---- TEXTO EXTRAÍDO

En este contexto de divinización de la población, las personas representan
fracciones infinitesimales del valor de una acción. Todos somos convertidos en
numeradores.
La
epidemiología se sustenta en la salud de la población. Su finalidad radica en
intervenir de modo que se minimicen los efectos negativos de las enfermedades y
se incremente la fracción de la población considerada sana. Todos sus conceptos
resultan de operaciones de medición, sobre la que se construyen conceptos,
modelos y comparaciones. Lo no medible o cuantificable es excluido
integralmente. La vida es reducida drásticamente a la ausencia de enfermedad o
control de esta por parte del sistema sanitario. El resultado es que los seres
humanos somos reducidos a portadores de atributos sobre los que se interviene
mediante automatismos.

--------
---- DATOS PROPORCIONADOS

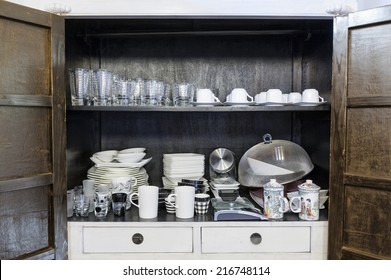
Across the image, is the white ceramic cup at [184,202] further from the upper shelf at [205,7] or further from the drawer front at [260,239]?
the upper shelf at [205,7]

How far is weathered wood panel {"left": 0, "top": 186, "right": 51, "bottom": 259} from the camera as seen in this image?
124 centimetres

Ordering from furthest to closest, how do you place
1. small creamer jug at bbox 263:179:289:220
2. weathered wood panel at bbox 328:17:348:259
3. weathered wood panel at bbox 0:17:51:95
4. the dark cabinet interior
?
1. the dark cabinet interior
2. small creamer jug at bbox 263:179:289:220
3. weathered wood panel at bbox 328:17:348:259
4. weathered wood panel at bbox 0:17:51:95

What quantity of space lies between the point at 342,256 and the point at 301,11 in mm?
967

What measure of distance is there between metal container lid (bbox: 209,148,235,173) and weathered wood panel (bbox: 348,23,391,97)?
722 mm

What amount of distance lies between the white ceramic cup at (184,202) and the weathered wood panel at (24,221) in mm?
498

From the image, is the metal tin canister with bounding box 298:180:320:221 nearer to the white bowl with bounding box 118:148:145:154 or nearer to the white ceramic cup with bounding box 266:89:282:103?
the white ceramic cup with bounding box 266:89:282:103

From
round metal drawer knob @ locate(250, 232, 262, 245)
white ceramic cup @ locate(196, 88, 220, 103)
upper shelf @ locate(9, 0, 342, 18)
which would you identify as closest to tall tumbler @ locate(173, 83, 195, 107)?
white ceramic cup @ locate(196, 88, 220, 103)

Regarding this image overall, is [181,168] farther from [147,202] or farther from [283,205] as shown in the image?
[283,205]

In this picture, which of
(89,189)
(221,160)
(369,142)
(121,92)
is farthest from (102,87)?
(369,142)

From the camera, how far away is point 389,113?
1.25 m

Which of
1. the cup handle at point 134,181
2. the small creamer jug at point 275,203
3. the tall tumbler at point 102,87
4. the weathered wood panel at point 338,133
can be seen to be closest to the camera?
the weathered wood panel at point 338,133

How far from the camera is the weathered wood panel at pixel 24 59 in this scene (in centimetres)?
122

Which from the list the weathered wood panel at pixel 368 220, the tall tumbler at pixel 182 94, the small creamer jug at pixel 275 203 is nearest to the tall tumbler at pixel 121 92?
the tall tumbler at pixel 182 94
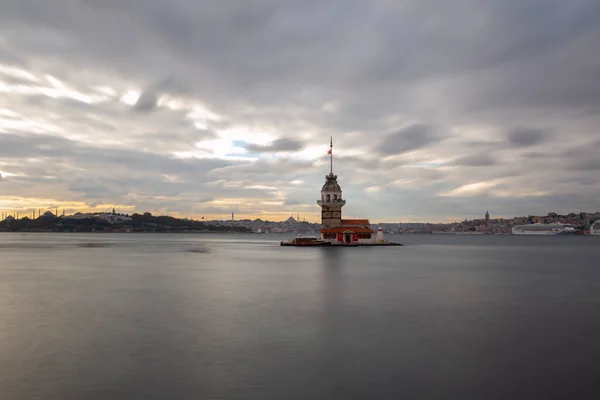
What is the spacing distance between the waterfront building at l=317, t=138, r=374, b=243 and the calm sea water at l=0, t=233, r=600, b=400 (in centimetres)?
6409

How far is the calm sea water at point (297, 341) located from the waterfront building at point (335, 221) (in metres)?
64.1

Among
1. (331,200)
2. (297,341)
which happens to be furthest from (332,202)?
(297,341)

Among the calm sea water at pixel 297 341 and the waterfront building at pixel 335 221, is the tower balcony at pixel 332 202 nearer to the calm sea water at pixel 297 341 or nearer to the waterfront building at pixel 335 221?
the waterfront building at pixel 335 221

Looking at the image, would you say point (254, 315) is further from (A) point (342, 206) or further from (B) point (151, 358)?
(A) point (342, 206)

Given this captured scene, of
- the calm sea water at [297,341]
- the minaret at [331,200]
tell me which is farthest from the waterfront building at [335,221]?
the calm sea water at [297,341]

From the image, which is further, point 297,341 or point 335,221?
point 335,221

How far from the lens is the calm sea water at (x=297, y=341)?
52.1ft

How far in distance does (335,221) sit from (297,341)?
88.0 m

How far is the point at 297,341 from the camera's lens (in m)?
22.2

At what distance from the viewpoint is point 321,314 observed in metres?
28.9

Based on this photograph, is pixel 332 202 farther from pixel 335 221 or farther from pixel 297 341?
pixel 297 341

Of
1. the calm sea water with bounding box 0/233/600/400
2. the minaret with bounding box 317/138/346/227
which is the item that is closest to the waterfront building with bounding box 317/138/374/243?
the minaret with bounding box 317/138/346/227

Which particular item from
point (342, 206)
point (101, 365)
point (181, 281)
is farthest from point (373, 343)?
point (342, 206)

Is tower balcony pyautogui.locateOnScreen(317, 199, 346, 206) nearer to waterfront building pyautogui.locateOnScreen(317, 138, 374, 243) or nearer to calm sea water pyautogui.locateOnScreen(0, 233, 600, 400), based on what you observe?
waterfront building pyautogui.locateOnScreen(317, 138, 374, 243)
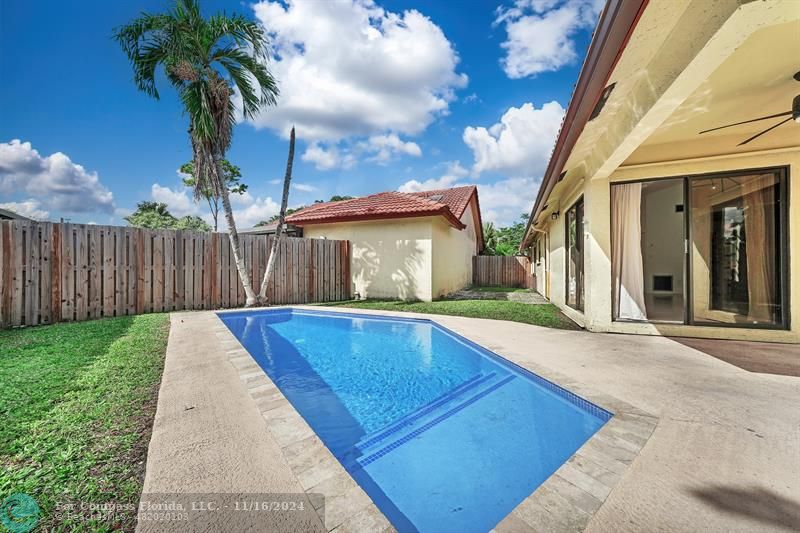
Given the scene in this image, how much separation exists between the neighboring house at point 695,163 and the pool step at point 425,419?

--------

* [EJERCICIO]
Reproduce sin cambios el pasaje del texto sobre la epidemiología que va de "En este contexto" a "mediante automatismos.", ambos incluidos.

* [RESULTADO]
En este contexto de divinización de la población, las personas representan
fracciones infinitesimales del valor de una acción. Todos somos convertidos en
numeradores.
La
epidemiología se sustenta en la salud de la población. Su finalidad radica en
intervenir de modo que se minimicen los efectos negativos de las enfermedades y
se incremente la fracción de la población considerada sana. Todos sus conceptos
resultan de operaciones de medición, sobre la que se construyen conceptos,
modelos y comparaciones. Lo no medible o cuantificable es excluido
integralmente. La vida es reducida drásticamente a la ausencia de enfermedad o
control de esta por parte del sistema sanitario. El resultado es que los seres
humanos somos reducidos a portadores de atributos sobre los que se interviene
mediante automatismos.